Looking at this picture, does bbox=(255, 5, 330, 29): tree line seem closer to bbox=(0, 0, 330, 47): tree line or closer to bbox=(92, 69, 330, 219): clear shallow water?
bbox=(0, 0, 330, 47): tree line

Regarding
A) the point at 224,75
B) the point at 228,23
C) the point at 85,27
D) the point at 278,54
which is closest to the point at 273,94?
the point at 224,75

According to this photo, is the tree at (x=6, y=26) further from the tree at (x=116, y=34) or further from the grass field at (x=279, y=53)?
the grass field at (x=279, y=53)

---

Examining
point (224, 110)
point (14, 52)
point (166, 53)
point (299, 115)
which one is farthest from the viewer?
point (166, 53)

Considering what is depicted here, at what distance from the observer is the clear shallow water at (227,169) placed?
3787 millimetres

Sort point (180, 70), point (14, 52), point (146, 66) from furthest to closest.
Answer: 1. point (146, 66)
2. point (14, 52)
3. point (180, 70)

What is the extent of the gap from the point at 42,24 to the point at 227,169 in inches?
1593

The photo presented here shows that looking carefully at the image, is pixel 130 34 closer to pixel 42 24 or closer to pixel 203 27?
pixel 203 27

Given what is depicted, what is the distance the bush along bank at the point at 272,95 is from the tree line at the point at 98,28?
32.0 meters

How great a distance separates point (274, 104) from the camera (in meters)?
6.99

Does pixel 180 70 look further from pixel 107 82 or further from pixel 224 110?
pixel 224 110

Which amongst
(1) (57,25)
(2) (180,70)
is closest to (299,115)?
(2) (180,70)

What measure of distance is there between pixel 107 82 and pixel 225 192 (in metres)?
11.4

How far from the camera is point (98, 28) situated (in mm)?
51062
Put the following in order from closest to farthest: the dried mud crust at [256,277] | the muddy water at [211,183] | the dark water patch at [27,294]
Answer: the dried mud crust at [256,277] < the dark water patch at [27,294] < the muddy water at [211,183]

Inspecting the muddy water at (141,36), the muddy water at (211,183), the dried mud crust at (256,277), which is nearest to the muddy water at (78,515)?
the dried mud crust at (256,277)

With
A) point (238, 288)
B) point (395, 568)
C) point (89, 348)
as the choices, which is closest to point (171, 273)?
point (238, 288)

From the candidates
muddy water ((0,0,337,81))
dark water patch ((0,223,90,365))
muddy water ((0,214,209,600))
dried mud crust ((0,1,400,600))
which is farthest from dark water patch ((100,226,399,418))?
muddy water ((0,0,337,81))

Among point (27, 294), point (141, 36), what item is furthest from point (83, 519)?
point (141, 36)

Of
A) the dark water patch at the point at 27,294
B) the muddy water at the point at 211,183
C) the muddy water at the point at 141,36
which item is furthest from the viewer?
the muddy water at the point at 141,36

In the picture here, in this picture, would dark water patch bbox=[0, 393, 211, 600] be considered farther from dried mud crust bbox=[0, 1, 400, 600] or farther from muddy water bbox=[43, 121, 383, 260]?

EXERCISE:
Copy out each line of the material above that includes the string "picture". Case counts.

RESULT FOR THIS TASK:
Looking at this picture, does bbox=(255, 5, 330, 29): tree line seem closer to bbox=(0, 0, 330, 47): tree line or closer to bbox=(92, 69, 330, 219): clear shallow water?
In the picture here, in this picture, would dark water patch bbox=[0, 393, 211, 600] be considered farther from dried mud crust bbox=[0, 1, 400, 600] or farther from muddy water bbox=[43, 121, 383, 260]?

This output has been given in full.